The goal of formative Evaluation is to monitor student learning to provide ongoing feedback that can be used by instructors to improve their teaching and by students to improve their learning. More specifically, formative Evaluations:

  • help students identify their strengths and weaknesses and target areas that need work
  • help faculty recognize where students are struggling and address problems immediately

Formative Evaluations are generally low stakes, which means that they have low or no point value. Examples of formative Evaluations include asking students to:  draw a concept map in class to represent their understanding of a topic

  • submit one or two sentences identifying the main point of a lecture  turn in a research proposal for early feedback

This process is used to measure and monitor the learning of students during the period of instruction.

Objective: Its main objective is to provide continuous feedback to both teacher and student concerning learning success and failures while instruction is in process. Feedback to students provides reinforcement of successful learning and identifies the specific learning errors that need correction.

Feedback to teachers provides information for modifying instruction and for prescribing group and individual remedial work. Formative evolution depends on tests, quizzes, homework, classwork, and oral questions prepared for each segment of instruction. These are usually mastery tests that provide direct measures of all the intended learning outcomes of the segment.

Methodology The tests used for formative evaluation are mostly teacher-made. Observational techniques are also useful in monitoring student progress and identifying learning errors. Since formative evaluation is used for assessing student learning progress during instruction, the results are not used for assigning course grades.

Summative Evaluation 

It is used to find out the extent to which the instructional objectives have been achieved particularly at the end of a terminal period. The goal of summative evaluation is to evaluate student learning at the end of an instructional unit by comparing it against some standard or benchmark.

Summative Evaluations are often high stakes, which means that they have a high point value. Examples of summative Evaluations include:

  • a midterm exam
  • a final project
  • a paper
  • a senior recital

Objective/Purpose: It is used primarily for assigning course grades or for certifying student mastery of the intended learning outcomes at the end of a particular course program. Although the main purpose of summative evaluation is assigning grades, It also provides information judgment on the appropriateness of the course objectives and the effectiveness of instruction.

Methodology/Technique: The techniques used for summative evaluation are determined by the instructional objectives. For this evaluation, there are external examinations as well as teacher-made tests, ratings, etc. 

Difference between Summative and Formative Evaluation

Summative evaluation refers to the assessment of the worth and wholeness of the instructional program which has already been completed, while formative evaluation refers to the assessment or worth of the instructional program which is still going on and can still be modified. 

A formative evaluator is a partisan of the instructional sequence and does everything to make teaching-learning better. A summative evaluator is an uncommitted non-partisan person who is to pass judgment on an instructional endeavor.

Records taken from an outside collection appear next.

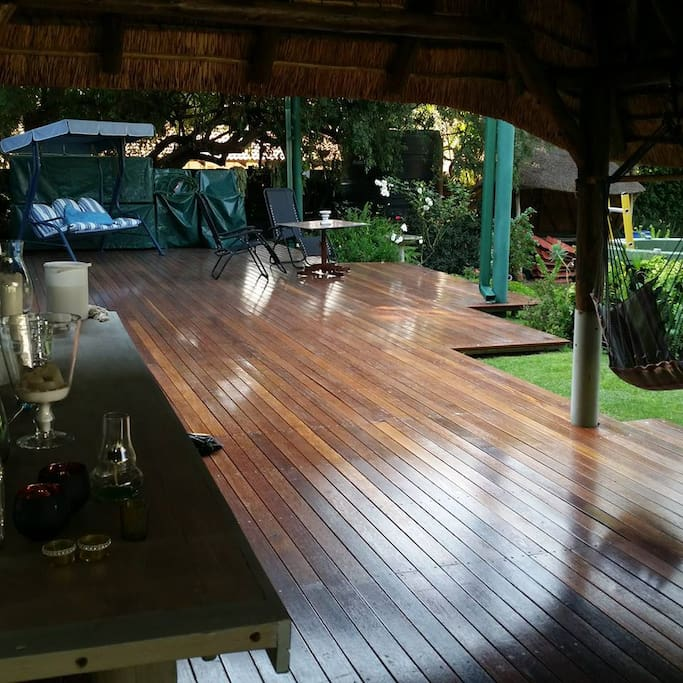 deck and breakfast area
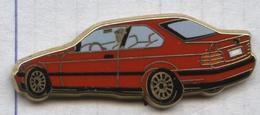 Pin's Arthus Bertrand - Voiture BMW Coupé Rouge - BMW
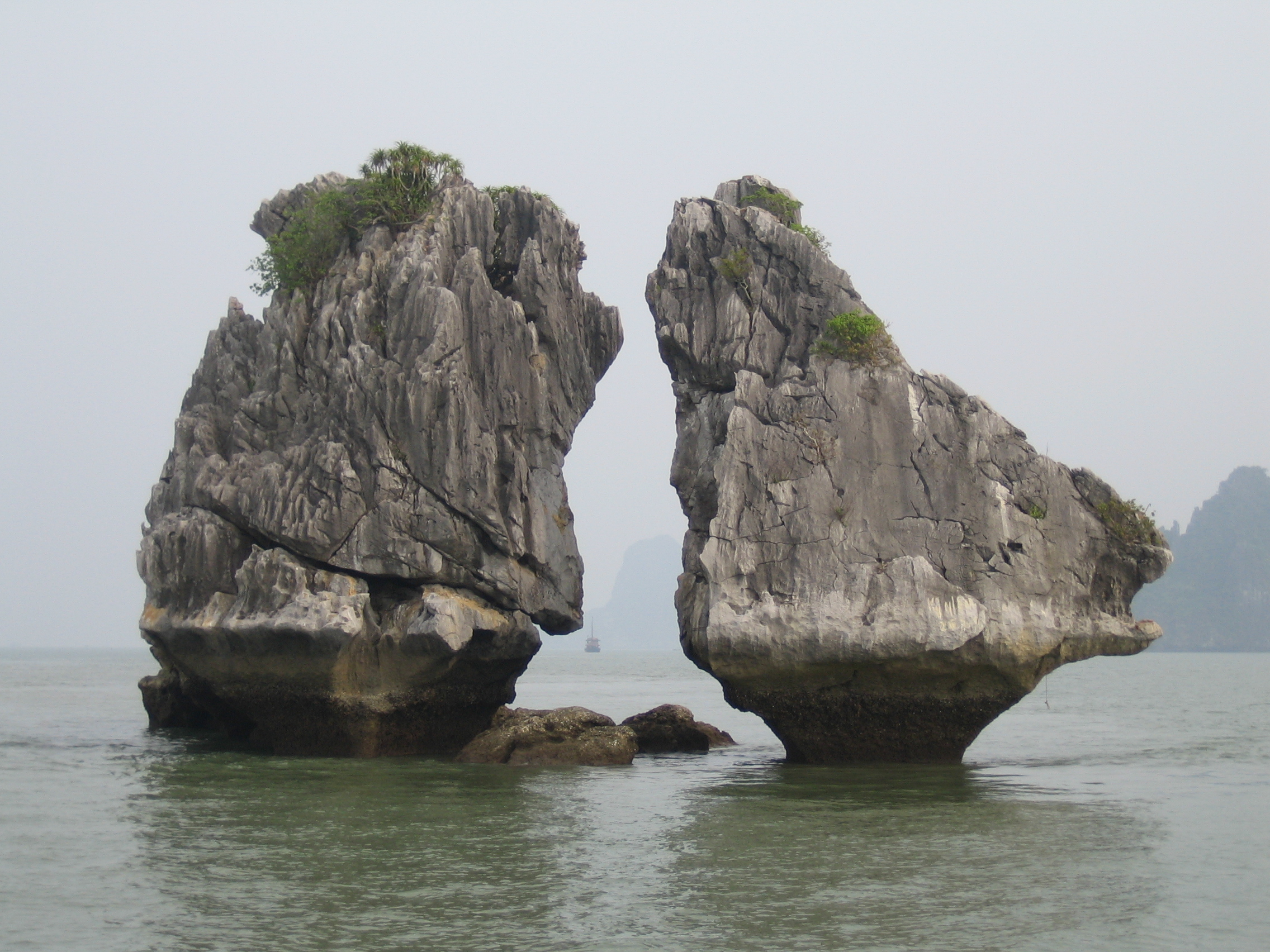 Halong Vietnam  city photos gallery : Description The Kissing Rocks Ha Long Bay Vietnam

A summative evaluator gathers information and judges the merit of the overall instructional sequence to adapt that sequence. The audience of summative evaluation is the consumer of the instructional program in contrast to the formative evaluator whose audience is the designer and the developer of the program.

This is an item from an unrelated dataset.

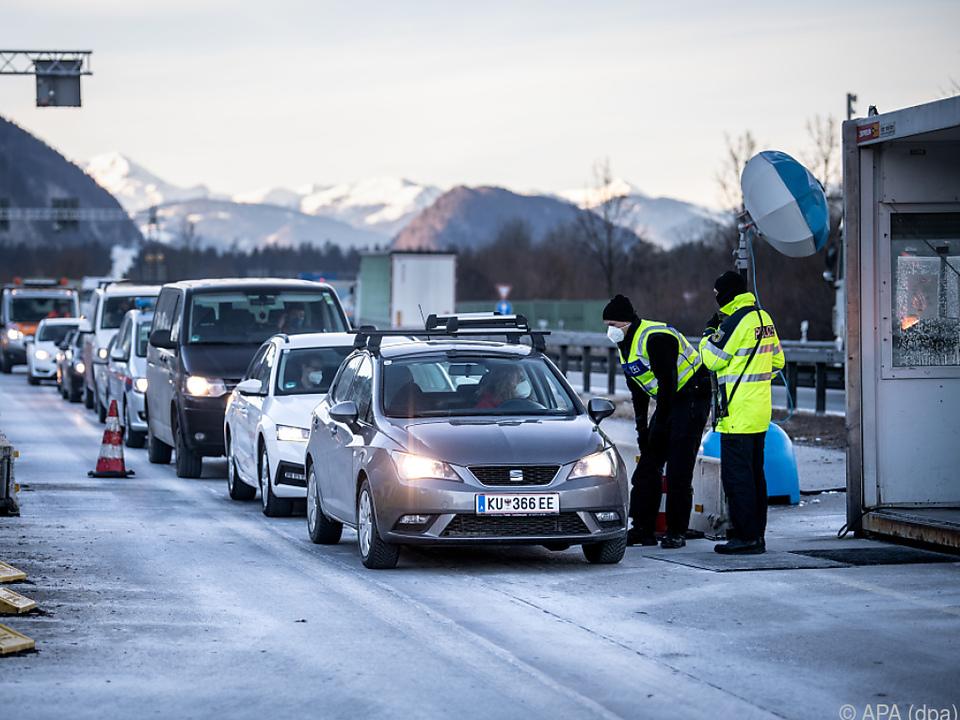 Deutsche Grenzkontrollen wurden um 14 Tage verlängert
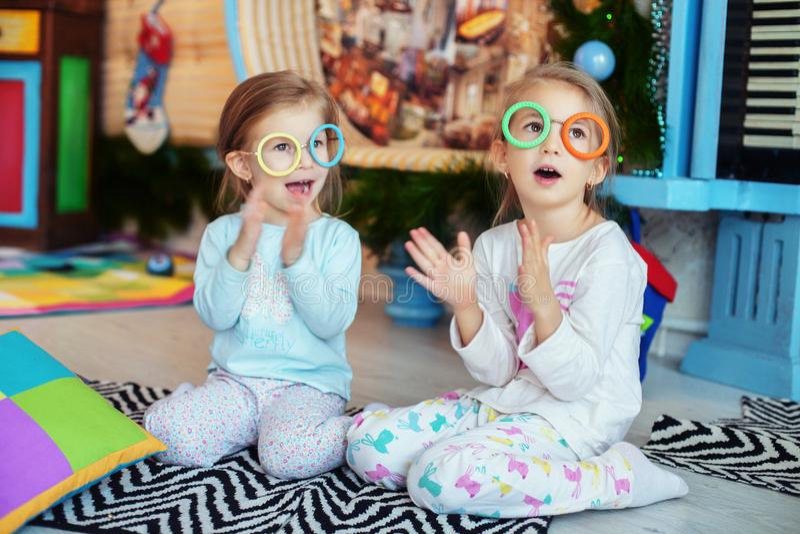 De kinderen met glazen in de ruimte zingen Twee zusters Het concept royalty-vrije stock afbeelding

Summative evaluation, judgmental in nature. Its purpose is to appraise the teaching-learning process and to distinguish it from-formative evaluation. It is an end-of-the-course activity concerned with the assessment of the larger instructional objectives of a course or a substantial chunk of the course.

Formative evaluation is developmental, not judgmental in nature. Its purpose is to improve students learning and instruction. Therefore, its major function is feedback to the teacher and student to locate strengths and weaknesses in the teaching-learning process in order to improve it. 

Summative evaluation is thus a judgmental activity focused on certification of students’ achievement But formative evaluation is a means of determining what the pupils have mastered and what is still to be mastered, thereby indicating the basis for improvement of students learning.